Example: Let’s say that for plot reasons, Ray, your main character, has to marry a girl named Sissy, the daughter of a Mafia don. You’ve already established that Ray is a good guy, attractive and emotionally honest. He’s working on a novel about the mob, but it doesn’t make sense that he’d marry into such a risky world just for material. You need a better reason. You’ve stared out the window and come up empty. Time to freewrite.
So here’s your target: Why would he marry this girl.
What compells Ray to send himself off a cliff into this perilous marriage Sissy?
It’ll give him inside material to write his Mafia story.
Sure, but that’s all? Don’t tell me that’s the sole reason. What else?

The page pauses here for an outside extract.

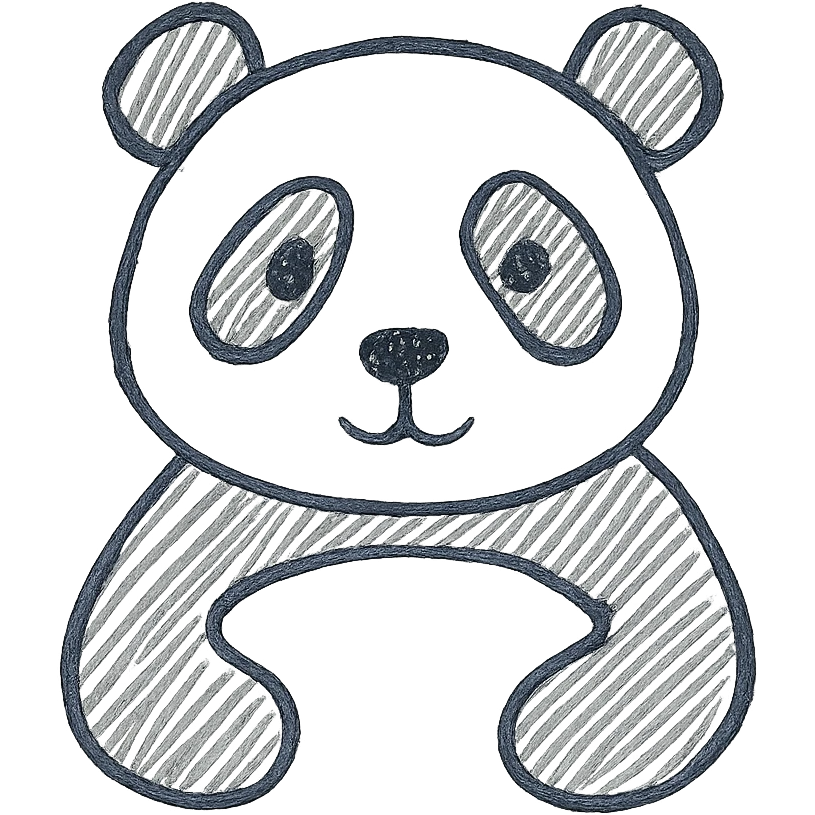 blue panda hand drawn outlined icon emoji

More… Okay, maybe he’s attracted to her. She’s hot.
Okay, he’s a guy, he finds her hot, but marry her? He’s not not impulsive, he might be physically attracted, but where does the serious interest in this girl come from. A reader will need to see that.
Maybe he just drifts into it. Let’s it happen. Serendipity…

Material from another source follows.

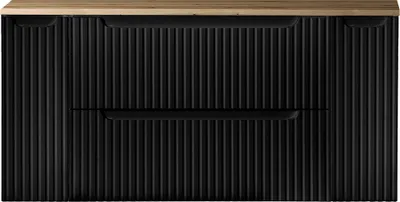 Produktbild von Waschtisch-Unterschrank 120cm, in schwarz mit Eiche, NEWPORT-56-BLACK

Serendipity. Get serious! He’s the main character. He’s got to be active! What’s driving him?
Maybe she reminds him of somebody. His mother? No, forget that. Maybe it’s an un-lived high school fantasy. She reminds him of an old crush–a cheerleader he was infatuated with for two whole years, but she’d never talk to him–
And so on. We’re getting there–but not there yet. Keep it up, keep probing. Show yourself no mercy. Role play the ruthless inquisitor who refuses to put up with vague or non-specific responses. Be nosy, even prurient. When necessary, feel free to probe in places that would make even Barbara Walters tremble. In reality it’s only you who’s asking the questions, only you giving the answers, so there’s no reason to be anything but shameless.

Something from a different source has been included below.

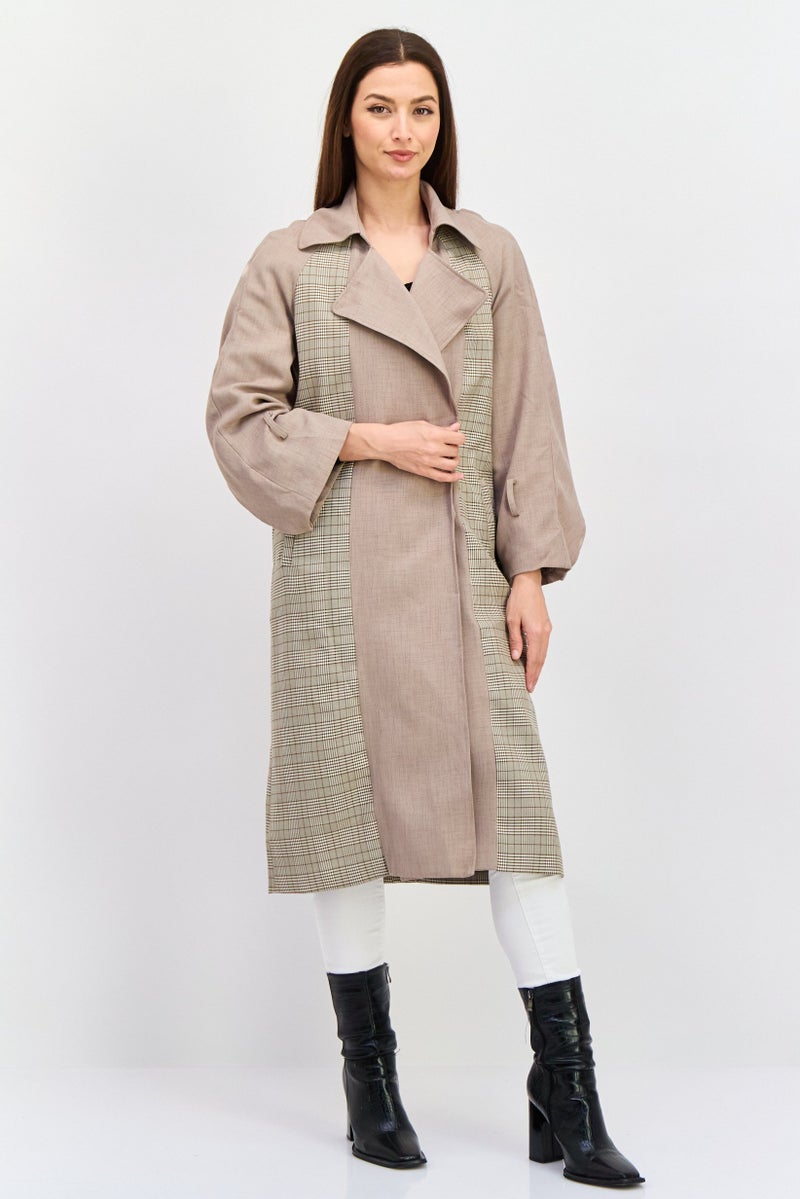 VERO MODA Women Checkered Belted Trench Coat, Light Brown  - Image 1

You have only job at this stage and it’s crucial: to generate as many plausibilities as you can
Character Interrogation
A similar process, only now your questions are going right to the source, a character.
Because you’re answering for that character, a little internal role-playing is called for. Should that prove a challenge for you, just do it. Don’t worry if, say, you have trouble with a character voice. This is not about performing a stunning act of mimicry, but about generating information
Situation: Jenn is poised for a climactic scene with her boyfriend, Mark. But something feels murky and vague about the moment. You don’t actually know what Jenn ought to do or why. You have a few arbitrary notions, but none of them feel right.
What to do? Interrogate her:
What do you want from Mark?
I want him to love me, I guess.
Why? Specifically? Do you love him?
I don’t know, I’m not sure. Isn’t it enough to just…want love?
No, not enough. This is a big scene, a major face-off. You need something that’s specific. What would that be?
Okay, well, maybe he’s got somethin of mine.
Hm. Like what?
Like… Okay, I just sold my old car that he oved so much. Maybe he turned around and bought it back for himself. I’d find that very upsetting.
Good. But what do you want?
My car. I want my car back.
See how quickly we found real meat? Now we know what the fight is about, and by virtue of that, we have an inner logic for this very important scene.